Re: [RFC PATCH 1/2] KVM: MMU: precompute page fault error code

From: Xiao Guangrong
Date: Thu Mar 10 2016 - 09:02:16 EST




On 03/08/2016 07:45 PM, Paolo Bonzini wrote:
For the next patch, we will want to filter PFERR_FETCH_MASK away early,
and not pass it to permission_fault if neither NX nor SMEP are enabled.
Prepare for the change.

Why it is needed? It is much easier to drop PFEC.F in
update_permission_bitmask().


Signed-off-by: Paolo Bonzini <pbonzini@xxxxxxxxxx>
---
arch/x86/kvm/mmu.c | 2 +-
arch/x86/kvm/paging_tmpl.h | 26 +++++++++++++++-----------
2 files changed, 16 insertions(+), 12 deletions(-)

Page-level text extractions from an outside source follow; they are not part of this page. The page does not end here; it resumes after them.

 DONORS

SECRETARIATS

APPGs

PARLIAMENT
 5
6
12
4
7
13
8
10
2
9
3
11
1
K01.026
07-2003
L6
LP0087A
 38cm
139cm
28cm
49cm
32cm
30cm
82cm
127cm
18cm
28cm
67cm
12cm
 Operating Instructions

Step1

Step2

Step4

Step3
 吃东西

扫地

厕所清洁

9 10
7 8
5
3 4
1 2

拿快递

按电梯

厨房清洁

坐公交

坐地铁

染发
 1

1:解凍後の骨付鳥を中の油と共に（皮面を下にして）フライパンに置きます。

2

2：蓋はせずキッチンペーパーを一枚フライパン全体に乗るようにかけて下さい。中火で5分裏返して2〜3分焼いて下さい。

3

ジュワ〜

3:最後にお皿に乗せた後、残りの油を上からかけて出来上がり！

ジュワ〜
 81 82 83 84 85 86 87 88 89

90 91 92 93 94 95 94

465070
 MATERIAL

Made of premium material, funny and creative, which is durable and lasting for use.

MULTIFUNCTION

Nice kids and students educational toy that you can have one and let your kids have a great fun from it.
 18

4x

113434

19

diff --git a/arch/x86/kvm/mmu.c b/arch/x86/kvm/mmu.c
index 2463de0b935c..e57f7be061e3 100644
--- a/arch/x86/kvm/mmu.c
+++ b/arch/x86/kvm/mmu.c
@@ -3883,7 +3883,7 @@ static void update_permission_bitmask(struct kvm_vcpu *vcpu,
u = bit & ACC_USER_MASK;

if (!ept) {
- /* Not really needed: !nx will cause pte.nx to fault */
+ /* Not really needed: if !nx, ff will always be zero */
x |= !mmu->nx;
/* Allow supervisor writes if !cr0.wp */
w |= !is_write_protection(vcpu) && !uf;
diff --git a/arch/x86/kvm/paging_tmpl.h b/arch/x86/kvm/paging_tmpl.h
index 6013f3685ef4..285858d3223b 100644
--- a/arch/x86/kvm/paging_tmpl.h
+++ b/arch/x86/kvm/paging_tmpl.h
@@ -272,13 +272,24 @@ static int FNAME(walk_addr_generic)(struct guest_walker *walker,
gpa_t pte_gpa;
int offset;
const int write_fault = access & PFERR_WRITE_MASK;
- const int user_fault = access & PFERR_USER_MASK;
- const int fetch_fault = access & PFERR_FETCH_MASK;
- u16 errcode = 0;
+ u16 errcode;
gpa_t real_gpa;
gfn_t gfn;

trace_kvm_mmu_pagetable_walk(addr, access);
+
+ /*
+ * Do not modify PFERR_FETCH_MASK in access. It is used later in the call to
+ * mmu->translate_gpa and, when nested virtualization is in use, the X or NX
+ * bit of nested page tables always applies---even if NX and SMEP are disabled
+ * in the guest.
+ *
+ * TODO: cache the result of the NX and SMEP test in struct kvm_mmu?
+ */
+ errcode = access;
+ if (!(mmu->nx || kvm_read_cr4_bits(vcpu, X86_CR4_SMEP)))
+ errcode &= ~PFERR_FETCH_MASK;
+

PFEC.P might be set since it is copied from @access.

And the workload is moved from rare path to the common path...

retry_walk:
walker->level = mmu->root_level;
pte = mmu->get_cr3(vcpu);
@@ -389,9 +400,7 @@ retry_walk:

if (unlikely(!accessed_dirty)) {
ret = FNAME(update_accessed_dirty_bits)(vcpu, mmu, walker, write_fault);
- if (unlikely(ret < 0))
- goto error;
- else if (ret)
+ if (ret > 0)
goto retry_walk;

So it returns normally even if update_accessed_dirty_bits() failed.